**Short problem**
Render the listing as a Markdown table with the columns Row and Listing line, starting with the line containing "From the vantage" and continuing through the line containing "0.62 metres", omitting blank lines.

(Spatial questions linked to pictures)
- - - - -

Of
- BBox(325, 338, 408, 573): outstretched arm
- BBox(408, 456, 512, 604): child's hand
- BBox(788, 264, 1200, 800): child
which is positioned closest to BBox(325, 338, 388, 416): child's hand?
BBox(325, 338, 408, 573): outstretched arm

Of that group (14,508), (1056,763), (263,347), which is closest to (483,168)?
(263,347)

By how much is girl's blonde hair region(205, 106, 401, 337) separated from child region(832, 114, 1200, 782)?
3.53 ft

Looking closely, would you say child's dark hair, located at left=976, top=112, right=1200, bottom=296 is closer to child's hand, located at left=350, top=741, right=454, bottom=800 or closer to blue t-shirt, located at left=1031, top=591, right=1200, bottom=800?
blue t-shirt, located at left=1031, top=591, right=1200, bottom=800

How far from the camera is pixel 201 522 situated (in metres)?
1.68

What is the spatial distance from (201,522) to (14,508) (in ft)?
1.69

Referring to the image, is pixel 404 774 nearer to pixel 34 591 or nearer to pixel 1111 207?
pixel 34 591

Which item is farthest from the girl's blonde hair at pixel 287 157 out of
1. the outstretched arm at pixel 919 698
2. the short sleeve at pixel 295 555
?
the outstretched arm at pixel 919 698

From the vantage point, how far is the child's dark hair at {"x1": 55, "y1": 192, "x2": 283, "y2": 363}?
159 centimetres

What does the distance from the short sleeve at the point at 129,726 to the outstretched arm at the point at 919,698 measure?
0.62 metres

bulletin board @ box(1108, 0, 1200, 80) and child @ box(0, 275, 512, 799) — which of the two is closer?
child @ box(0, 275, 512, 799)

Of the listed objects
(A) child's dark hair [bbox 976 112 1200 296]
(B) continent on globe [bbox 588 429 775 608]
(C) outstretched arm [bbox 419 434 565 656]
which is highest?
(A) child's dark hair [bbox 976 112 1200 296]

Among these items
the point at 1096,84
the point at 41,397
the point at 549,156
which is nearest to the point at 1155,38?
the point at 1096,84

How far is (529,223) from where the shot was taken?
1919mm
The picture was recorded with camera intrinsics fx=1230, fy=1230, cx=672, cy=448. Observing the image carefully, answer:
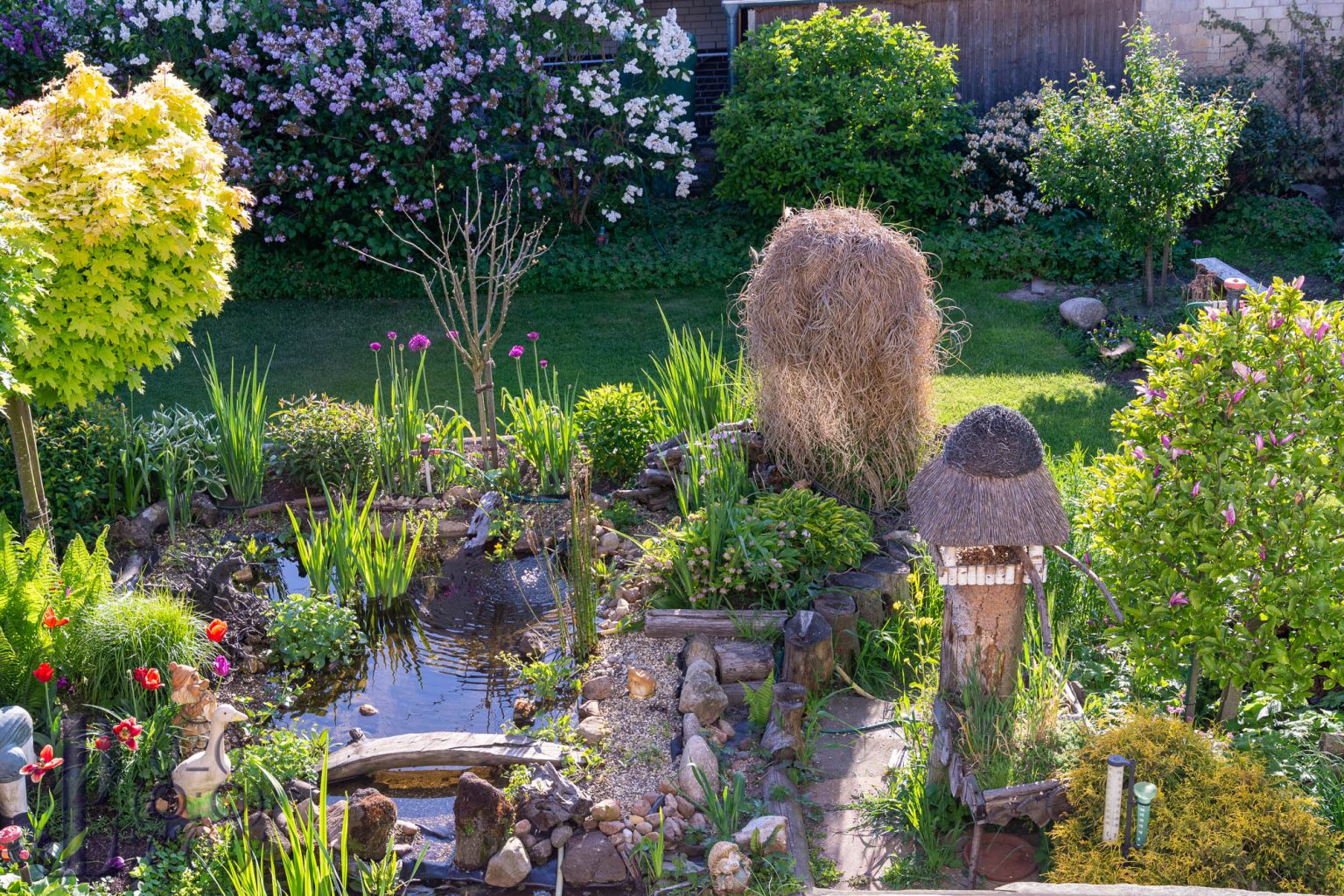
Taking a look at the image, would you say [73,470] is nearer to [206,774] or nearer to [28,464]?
[28,464]

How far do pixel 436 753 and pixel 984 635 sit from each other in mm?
2140

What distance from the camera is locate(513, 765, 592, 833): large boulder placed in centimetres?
432

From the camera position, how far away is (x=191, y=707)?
4.57m

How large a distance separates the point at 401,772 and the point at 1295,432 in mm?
3516

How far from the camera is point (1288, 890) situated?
3732 millimetres

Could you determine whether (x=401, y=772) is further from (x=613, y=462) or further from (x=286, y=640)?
(x=613, y=462)

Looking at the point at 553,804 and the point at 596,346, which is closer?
the point at 553,804

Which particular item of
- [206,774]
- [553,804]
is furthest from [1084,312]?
[206,774]

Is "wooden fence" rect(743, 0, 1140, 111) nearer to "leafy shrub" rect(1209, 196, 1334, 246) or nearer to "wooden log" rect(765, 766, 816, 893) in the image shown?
"leafy shrub" rect(1209, 196, 1334, 246)

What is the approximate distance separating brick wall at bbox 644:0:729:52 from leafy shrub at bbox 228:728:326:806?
1444cm

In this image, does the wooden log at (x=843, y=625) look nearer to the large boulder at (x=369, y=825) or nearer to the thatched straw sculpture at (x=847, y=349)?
the thatched straw sculpture at (x=847, y=349)

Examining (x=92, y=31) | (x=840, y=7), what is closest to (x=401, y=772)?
(x=92, y=31)

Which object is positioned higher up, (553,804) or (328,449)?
(328,449)

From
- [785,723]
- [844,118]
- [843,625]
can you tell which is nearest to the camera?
[785,723]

- - - - -

**Exercise response**
| Row | Listing line |
|---|---|
| 1 | From the vantage point, how far is the child's dark hair at {"x1": 55, "y1": 192, "x2": 283, "y2": 363}? |
| 2 | 159 centimetres |
| 3 | What does the distance from the short sleeve at the point at 129,726 to the outstretched arm at the point at 919,698 measure? |
| 4 | 0.62 metres |